Writing my first novel felt like a huge undertaking, especially attempting to write historical fiction. I wasn’t sure if I would be able to manage the research as well as navigate a story but I learned a lot throughout the process. I started by reading books about Victorian London and of course, Jack the Ripper. I’m lucky it’s a well-documented era but I also researched Victorian housekeeping, newspapers, fashion, food, underground culture and studied underground and poverty maps. I wandered around Whitechapel a few times and went on a Jack the Ripper tour. At the centre of the novel it’s about a toxic relationship –that transcends time. In the end, a lot of the historical detail came out during the editing process. The story comes first, so while it was interesting, it was an invaluable lesson in balancing research and storytelling.
When I was researching, I expected to read about extreme poverty, a rigid class system and women being second class citizens since so many rights, such as voting, didn’t come until years later. I wasn’t even surprised to learn about the lunacy laws that meant people could be interred in private run for-profit asylums if they could fudge the necessary paperwork. What I didn’t expect to learn was that nursing was only recently regarded as a respected profession. My main character starts her story as a nurse at the London Hospital in Whitechapel, which is now called the Royal London Hospital. I really enjoyed learning about the formidable Eva Luckes, a confidant of Florence Nightingale, who became matron at the age of twenty-six and undertook huge nursing reforms at the hospital and turned it into a skilled and respected profession. Understanding that this was all part of a wider coordinated effort by this gang of women such as Luckes and Nightingale, to define nursing as a skilled trade with a decent wage and employment benefits was a real kick. There was a lot of resistance, but they managed to charm and coerce male allies by forming a strategy to appeal to their own ambitions as doctors and surgeons. Patients had a better survival rates with good nursing. Doctors wanted to take on more experimental surgery so they gained support from male doctors ultimately because it supported their own ambitions. These women didn’t have legislation on their side – they had to be strategists, and make covert plans and alliances.

◆ WORK ORDER 1 ◆
In the passage about researching a historical novel, at what age did Eva Luckes become matron?
◆ WORK ORDER 2 ◆
Extract the exact text of the passage about researching a historical novel, starting with "Writing my first" and going on through "research and storytelling.".

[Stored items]

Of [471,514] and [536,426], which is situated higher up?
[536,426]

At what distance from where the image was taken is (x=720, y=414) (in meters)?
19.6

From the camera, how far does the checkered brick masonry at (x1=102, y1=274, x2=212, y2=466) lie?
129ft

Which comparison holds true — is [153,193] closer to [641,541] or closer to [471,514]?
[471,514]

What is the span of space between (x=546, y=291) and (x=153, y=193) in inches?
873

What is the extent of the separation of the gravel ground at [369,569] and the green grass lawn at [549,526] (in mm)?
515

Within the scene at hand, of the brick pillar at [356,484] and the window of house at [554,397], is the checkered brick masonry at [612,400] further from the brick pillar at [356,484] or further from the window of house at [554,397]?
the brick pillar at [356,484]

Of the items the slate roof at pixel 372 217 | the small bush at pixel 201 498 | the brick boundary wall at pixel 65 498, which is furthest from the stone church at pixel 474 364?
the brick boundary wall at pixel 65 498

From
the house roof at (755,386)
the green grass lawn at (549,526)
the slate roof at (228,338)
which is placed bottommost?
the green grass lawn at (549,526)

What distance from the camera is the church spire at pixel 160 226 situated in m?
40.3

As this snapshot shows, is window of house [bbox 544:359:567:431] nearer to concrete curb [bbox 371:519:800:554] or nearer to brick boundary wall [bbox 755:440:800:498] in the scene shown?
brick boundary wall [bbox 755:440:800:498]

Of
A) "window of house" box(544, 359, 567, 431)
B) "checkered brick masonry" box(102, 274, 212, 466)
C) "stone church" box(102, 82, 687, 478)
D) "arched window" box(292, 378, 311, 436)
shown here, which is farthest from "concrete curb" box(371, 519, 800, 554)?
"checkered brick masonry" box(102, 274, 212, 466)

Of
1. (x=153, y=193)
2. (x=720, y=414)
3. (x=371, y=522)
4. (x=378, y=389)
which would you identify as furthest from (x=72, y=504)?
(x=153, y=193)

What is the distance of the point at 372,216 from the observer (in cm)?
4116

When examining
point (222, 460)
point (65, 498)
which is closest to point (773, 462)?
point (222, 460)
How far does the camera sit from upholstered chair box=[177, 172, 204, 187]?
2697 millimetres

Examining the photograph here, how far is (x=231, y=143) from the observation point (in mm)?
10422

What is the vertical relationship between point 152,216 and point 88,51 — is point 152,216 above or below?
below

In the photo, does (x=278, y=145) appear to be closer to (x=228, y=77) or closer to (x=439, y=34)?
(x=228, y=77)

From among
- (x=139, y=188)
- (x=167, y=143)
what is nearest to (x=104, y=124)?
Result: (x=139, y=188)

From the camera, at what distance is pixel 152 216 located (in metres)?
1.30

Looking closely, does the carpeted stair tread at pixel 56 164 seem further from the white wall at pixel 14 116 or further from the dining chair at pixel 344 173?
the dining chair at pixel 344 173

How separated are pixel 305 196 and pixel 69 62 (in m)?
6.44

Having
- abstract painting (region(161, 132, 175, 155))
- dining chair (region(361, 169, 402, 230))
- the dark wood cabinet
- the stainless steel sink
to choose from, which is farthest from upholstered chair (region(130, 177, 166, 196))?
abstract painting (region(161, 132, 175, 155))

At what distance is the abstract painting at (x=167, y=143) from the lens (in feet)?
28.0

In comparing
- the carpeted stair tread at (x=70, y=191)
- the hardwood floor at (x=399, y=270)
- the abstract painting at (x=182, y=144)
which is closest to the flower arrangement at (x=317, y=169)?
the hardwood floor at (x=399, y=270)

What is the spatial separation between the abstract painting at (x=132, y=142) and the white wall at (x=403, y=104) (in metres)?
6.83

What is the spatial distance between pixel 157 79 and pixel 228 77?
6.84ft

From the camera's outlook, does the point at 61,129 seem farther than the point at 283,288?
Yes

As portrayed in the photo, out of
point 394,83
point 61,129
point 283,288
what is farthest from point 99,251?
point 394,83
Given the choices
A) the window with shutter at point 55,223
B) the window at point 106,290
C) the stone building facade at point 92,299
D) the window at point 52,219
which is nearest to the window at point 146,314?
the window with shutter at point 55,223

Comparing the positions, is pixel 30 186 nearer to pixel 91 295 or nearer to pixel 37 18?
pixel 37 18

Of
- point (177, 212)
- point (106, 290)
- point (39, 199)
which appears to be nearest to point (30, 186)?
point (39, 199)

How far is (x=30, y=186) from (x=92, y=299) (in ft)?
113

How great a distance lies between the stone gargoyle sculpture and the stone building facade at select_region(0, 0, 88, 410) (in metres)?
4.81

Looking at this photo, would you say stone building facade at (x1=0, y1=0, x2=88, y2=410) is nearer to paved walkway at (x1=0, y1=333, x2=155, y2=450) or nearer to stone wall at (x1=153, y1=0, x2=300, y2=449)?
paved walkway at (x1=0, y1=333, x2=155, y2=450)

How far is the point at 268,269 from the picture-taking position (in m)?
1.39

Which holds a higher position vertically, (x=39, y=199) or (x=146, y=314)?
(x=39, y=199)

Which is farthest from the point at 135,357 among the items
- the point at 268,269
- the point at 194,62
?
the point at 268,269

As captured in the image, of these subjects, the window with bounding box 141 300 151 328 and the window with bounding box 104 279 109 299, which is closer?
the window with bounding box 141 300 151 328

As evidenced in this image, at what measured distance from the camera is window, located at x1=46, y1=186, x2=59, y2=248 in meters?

◆ TASK ANSWER 1 ◆
At the age of twenty-six.

◆ TASK ANSWER 2 ◆
Writing my first novel felt like a huge undertaking, especially attempting to write historical fiction. I wasn’t sure if I would be able to manage the research as well as navigate a story but I learned a lot throughout the process. I started by reading books about Victorian London and of course, Jack the Ripper. I’m lucky it’s a well-documented era but I also researched Victorian housekeeping, newspapers, fashion, food, underground culture and studied underground and poverty maps. I wandered around Whitechapel a few times and went on a Jack the Ripper tour. At the centre of the novel it’s about a toxic relationship –that transcends time. In the end, a lot of the historical detail came out during the editing process. The story comes first, so while it was interesting, it was an invaluable lesson in balancing research and storytelling.